Instruction 1: List every activity number that the text on modeling the eye mentions.
Instruction 2: Write the next part of the text on modeling the eye, picking up after its last sentence.

2.1 Modeling the Eye

Students begin this subsection by observing each other pupils and what happens to them in bright and dim light (Activity 2.1.1). As part of this activity they are asked to (1) think of reasons why pupils dilate in dim light and (2) consider a possible relationship between the fact that all pupils are black and the "black body" they observed in the previous section. In Activity 2.1.2 students construct the simplest possible eye-"a pinhole eye." This consists of an illuminated object (in this case a pencil) and a screen to display an image. The object and the screen are mounted on an optical bench on either side of a variable aperture. The pencil is illuminated with light from a bright projector. Students are asked to use the Figure on page B-28 and draw rays of scattered light emanating that could pass through the aperture from opposite ends of various the pencil.

Figure 1: Diagram from page B-28 of the EiP Activity Guide with correctly drawn light rays.

Figure 1: Diagram from page B-28 of the EiP Activity Guide with correctly drawn light rays.

Later in this activity, they perform a very similar task in which the illuminated objects are two different colored circles.

Figure 2: Diagram from page B-29 of the EiP Activity Guide with correctly drawn light rays.

Figure 2: Diagram from page B-29 of the EiP Activity Guide with correctly drawn light rays.

Next they describe the small inverted image that forms on the screen and relate this to the rays they have drawn.

In Activity 2.1.3 students observe that when the light shining on the object becomes dimmer, the image fades out. What to do? Aha, increase the size of the aperture. Before observing what happens when the aperture size is increased, the students are asked to predict what kind of image they will observe based on their drawings of more rays on the diagram on page B-31.

Figure 3: Diagram from page B-31 of the EiP Activity Guide with correctly drawn light rays.

Figure 3: Diagram from page B-31 of the EiP Activity Guide with correctly drawn light rays.

Even after doing drawings, students are often surprised that the bigger aperture yields such a fuzzy image. At the end of this activity there is an important checkpoint.

Material provided:
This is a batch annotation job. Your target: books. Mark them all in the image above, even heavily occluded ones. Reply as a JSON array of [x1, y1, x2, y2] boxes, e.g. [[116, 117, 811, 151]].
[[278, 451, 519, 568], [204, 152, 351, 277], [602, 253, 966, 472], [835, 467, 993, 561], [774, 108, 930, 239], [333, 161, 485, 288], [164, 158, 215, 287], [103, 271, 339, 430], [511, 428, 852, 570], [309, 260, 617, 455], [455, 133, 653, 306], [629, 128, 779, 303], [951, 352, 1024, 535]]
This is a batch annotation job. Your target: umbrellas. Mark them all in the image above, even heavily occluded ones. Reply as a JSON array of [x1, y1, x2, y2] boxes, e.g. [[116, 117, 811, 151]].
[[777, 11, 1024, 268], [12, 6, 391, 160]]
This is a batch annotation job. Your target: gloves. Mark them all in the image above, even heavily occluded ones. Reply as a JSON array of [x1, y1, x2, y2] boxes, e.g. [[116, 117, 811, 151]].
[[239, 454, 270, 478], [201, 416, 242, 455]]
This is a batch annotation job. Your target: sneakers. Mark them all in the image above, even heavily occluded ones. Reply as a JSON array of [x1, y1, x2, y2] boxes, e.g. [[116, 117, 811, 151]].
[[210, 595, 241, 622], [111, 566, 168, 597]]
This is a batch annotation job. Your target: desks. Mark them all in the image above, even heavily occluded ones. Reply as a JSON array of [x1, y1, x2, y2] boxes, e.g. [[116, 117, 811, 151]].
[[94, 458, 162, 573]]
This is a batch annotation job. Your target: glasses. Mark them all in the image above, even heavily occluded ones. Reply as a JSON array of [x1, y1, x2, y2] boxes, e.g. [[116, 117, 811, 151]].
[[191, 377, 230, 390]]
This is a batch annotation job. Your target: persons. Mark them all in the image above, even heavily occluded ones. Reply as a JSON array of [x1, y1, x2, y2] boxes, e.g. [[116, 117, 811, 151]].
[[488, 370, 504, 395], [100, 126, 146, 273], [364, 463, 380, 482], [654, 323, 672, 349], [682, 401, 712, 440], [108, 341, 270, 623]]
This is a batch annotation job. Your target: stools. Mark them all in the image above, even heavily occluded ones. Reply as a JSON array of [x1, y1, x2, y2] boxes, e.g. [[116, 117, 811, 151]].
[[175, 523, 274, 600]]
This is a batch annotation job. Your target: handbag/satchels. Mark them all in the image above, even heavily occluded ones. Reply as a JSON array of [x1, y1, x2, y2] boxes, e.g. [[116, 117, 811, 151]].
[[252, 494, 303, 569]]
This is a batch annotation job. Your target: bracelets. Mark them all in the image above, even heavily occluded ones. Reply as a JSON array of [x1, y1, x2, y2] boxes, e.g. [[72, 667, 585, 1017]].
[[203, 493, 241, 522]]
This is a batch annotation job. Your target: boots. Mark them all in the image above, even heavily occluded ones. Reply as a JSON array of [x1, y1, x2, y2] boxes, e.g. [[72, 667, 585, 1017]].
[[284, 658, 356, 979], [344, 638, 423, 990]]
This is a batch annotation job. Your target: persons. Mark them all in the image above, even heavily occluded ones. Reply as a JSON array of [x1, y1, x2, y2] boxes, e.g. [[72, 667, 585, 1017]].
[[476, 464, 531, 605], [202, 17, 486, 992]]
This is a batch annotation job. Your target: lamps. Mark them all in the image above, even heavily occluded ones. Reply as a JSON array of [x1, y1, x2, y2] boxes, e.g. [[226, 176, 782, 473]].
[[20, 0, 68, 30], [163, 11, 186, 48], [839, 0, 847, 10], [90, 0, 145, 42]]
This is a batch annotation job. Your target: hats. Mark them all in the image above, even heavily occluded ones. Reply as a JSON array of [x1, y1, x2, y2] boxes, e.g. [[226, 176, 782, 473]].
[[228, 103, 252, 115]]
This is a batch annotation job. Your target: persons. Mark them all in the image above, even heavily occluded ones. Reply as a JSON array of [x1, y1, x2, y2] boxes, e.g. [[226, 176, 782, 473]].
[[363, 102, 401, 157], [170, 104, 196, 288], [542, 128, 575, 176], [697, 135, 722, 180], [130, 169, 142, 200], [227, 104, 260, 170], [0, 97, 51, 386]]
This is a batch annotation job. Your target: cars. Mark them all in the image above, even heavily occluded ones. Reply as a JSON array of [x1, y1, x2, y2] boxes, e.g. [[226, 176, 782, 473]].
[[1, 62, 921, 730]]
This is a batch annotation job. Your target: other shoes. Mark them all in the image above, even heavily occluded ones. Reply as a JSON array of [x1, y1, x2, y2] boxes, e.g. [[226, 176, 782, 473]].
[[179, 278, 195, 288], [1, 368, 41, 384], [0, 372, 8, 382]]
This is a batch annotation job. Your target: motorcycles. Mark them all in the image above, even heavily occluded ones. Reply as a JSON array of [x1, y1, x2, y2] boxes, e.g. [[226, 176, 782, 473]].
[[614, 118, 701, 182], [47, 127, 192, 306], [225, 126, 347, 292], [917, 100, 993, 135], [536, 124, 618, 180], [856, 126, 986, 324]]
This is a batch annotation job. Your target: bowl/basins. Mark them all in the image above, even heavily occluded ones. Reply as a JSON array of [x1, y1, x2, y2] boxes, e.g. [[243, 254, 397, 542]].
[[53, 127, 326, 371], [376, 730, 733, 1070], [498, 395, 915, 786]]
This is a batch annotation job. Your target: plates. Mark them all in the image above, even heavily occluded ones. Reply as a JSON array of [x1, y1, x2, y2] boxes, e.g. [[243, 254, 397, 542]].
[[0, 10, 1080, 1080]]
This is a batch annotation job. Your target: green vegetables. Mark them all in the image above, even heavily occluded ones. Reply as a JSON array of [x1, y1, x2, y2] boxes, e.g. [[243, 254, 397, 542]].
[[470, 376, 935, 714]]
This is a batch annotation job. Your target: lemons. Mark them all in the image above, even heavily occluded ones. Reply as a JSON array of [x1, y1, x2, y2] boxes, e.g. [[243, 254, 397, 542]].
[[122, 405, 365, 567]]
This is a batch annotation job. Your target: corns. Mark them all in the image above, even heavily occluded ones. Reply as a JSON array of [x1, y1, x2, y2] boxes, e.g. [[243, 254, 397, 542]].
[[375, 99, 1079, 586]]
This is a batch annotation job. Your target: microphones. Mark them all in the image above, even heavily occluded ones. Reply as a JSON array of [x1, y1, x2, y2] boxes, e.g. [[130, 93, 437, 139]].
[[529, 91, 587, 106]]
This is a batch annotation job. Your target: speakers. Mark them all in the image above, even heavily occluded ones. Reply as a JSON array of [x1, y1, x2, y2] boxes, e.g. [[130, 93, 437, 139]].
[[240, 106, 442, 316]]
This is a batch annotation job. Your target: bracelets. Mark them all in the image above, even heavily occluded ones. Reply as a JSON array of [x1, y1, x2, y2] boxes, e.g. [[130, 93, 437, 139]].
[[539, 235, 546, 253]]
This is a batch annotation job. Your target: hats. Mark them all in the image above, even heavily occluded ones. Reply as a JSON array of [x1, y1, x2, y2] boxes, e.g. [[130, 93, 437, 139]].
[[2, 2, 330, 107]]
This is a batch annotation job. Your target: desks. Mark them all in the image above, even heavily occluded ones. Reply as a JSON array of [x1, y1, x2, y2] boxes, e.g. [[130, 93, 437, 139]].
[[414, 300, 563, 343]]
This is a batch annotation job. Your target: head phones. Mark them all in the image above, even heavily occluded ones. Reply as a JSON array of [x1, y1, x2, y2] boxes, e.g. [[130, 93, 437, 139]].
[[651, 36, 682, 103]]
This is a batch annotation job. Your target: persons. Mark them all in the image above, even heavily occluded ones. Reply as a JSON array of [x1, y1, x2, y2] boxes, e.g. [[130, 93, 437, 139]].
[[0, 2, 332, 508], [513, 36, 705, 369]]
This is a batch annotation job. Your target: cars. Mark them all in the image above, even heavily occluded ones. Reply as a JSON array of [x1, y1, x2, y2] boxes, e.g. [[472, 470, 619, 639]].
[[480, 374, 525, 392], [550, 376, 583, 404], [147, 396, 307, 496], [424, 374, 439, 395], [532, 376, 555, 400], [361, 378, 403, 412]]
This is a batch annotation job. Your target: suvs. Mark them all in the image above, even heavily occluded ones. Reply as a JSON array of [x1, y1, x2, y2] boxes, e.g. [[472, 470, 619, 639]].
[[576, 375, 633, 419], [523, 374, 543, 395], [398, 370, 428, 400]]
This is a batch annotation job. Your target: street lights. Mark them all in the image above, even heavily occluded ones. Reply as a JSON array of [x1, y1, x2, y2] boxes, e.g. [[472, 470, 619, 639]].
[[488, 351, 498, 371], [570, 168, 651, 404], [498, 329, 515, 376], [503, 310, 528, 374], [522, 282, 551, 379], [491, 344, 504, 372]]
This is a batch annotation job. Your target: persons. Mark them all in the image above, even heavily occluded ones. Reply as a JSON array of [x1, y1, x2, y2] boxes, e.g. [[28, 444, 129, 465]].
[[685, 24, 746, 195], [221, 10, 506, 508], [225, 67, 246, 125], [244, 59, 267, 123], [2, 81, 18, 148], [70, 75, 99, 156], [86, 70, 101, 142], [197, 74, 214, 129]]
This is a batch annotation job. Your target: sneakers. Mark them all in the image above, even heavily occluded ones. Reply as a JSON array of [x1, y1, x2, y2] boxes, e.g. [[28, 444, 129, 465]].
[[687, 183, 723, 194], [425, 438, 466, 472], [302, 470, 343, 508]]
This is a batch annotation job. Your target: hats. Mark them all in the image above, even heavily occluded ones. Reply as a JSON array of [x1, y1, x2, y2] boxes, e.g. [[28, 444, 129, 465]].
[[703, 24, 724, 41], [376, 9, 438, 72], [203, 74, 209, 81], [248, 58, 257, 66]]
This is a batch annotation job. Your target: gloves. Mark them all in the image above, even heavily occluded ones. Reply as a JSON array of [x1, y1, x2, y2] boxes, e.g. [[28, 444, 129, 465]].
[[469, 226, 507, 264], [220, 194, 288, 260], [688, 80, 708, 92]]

Written answer 1: Activity 2.1.1, Activity 2.1.2, Activity 2.1.3

Written answer 2:
Student Stumbling Blocks icon Stumbling Block: Many students have difficulty doing the drawing on page B-31 of sample light rays through a wider aperture even if they are able to do the earlier pinhole drawing on page B-29. They need to remember that light scatters off an object in many directions, each ray travels in a straight line through air, but only those rays traveling through the aperture will reach the screen. You should circulate among groups as they start Activity 2.1.3, but may not discover this problem for some groups until reaching the checkpoint. In any event it is vital that students get the hang of these types of ray diagrams. Otherwise they may get lost during upcoming activities.

Next students consider how a lens might get rid of the fuzzy image. Before considering this activity students are invited to study a cutaway diagram of the human eye. You should draw their attention to the curved cornea and lens in the diagram and consider that "system" as being similar in ways to a glass lens. In Activity 2.1.4 students return to the setup in Activity 2.1.3 (in which a dim light shining on the image and the aperture is wide). Then students observe what happens to the image when a concave lens is placed between the aperture and the screen. When a lens is positioned well the image is amazing. It's clear and bright! At the completion of Section 2.1, students have created a very simple model of the eye out of variable aperture (in the role of pupil), a lens (in the role of the cornea, vitreous humor, and eye lens system), and a screen (playing the role of retina).

2.2 Changing the Direction of Light

The goal of this subsection is to explore simple refraction of light incident on straight surfaces in preparation to study what convex lenses do to light. Students begin this subsection by drawing rays to establish that the lens in their model eye must be bending light rays in order to create a small image on the screen (Activity 2.2.1). Next students observe what happens to a beam of light traveling through air as it enters and leaves a Plexiglas or glass rectangle (Activity 2.2.2). The subsection then ends with the construction of a simplified model of a convex lens consisting of a glass rectangle with a glass triangle at each end. Students can predict that refraction can explain how a "simple" lens can bend light by means of refraction so that light from an image converges to a relatively small spot on a screen (Activity 2.2.3).

Student Stumbling Blocks icon Stumbling Block: Many students have trouble with drawing ray diagrams to observe refraction and generalizing about refraction as a function of the angle of incidence. You should start with a review of the facts that: (1) light is observed to travel in a straight line through a uniform transparent substance (i.e. air, water, glass, etc) and (2) the concept of normal to a surface developed in Activity 1.3.1 on reflection. Many students will need help constructing normals and defining angle of incidence and angle of refraction. For this reason there is a very important checkpoint after Activity 2.2.2 on refraction.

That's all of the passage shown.